Episode Report Card Jacob: B- | 1 USERS: C YOU GRADE IT Can't Stop The Signal
By Jacob | Season 2 | Episode 13 | Aired on January 19, 2006
Six smiles wickedly as he somehow melts and catches fire at the same time. "After all I've done for the Fleet. After all I've done for her." It's incredibly petulant, this, and somehow very British, but underneath that, it's very deeply hurt, and angry. This letter was supposed to tell him what a good President he'd be, that he deserved to be Vice President and President, that he was a good man, a strong man, the kind of man that could lead all the remnants of humanity, what is left of all 12 Colonies, into safety and the future. It was supposed to be the cherry on top of the "I just did the right thing and sacrificed my own ambition to save a good woman" pie. It was supposed to tell him that his secret belief was right, and that he really was worthy of leading mankind. It's like when you go to pet a nice dog, and the nice dog turns out to be a mean dog, and tries to bite you, and your first impulse, before you get your act together, is to punch the dog in the face. And one thing the doctor's act has never been is together.

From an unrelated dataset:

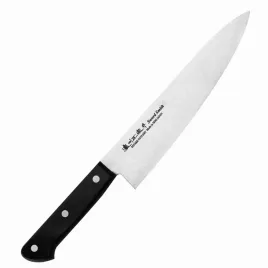 satake-unique-vg-10-noz-szefa-20cm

Inches from breaking down, he rips the letter into smaller and smaller pieces. Six pushes the advantage: "Roslin's never trusted you. She's undermined you at every turn, and now…" There's a wonderful moment where Six watches him ripping the letter and you can see her heart breaking for him, she feels so terrible for him for a second, but keeps pushing. "So now we know she's never going to trust me," he chokes out. "This is not a political struggle anymore, Gaius. This is quite literally life and death." She says literally like Madonna used to, even before the whole Brit thing, like litrally. (Slight aside: I may be the only person on Earth who still likes Gwyneth Paltrow, I love her like a sister, and when she pulls shit like the "Antony Hopkins" thing, where you feel disgust and rage, I just feel like when your best friend gets drunk at a party and her dress ends up over her head, or she hits on a gay German dude all night or whatever. The total tragedy of my life, though, is that this happens every time the girl leaves the house. I mention this, of course, because of the obvious and varied parallels between the Cylons and Gwyneth Paltrow. You say "Sir Antony Hopkins," I say, "At least her bag of bullshit is not Drew Barrymore's bag of bullshit"; you say "human genocide," I say, "Please Disturb sign outside the brig." Macrobiotic food for thought. One can only hope that someday soon, groups of misguided and militant Gwyneth sympathizers will start sabotaging some shit, because that would be hilarious.)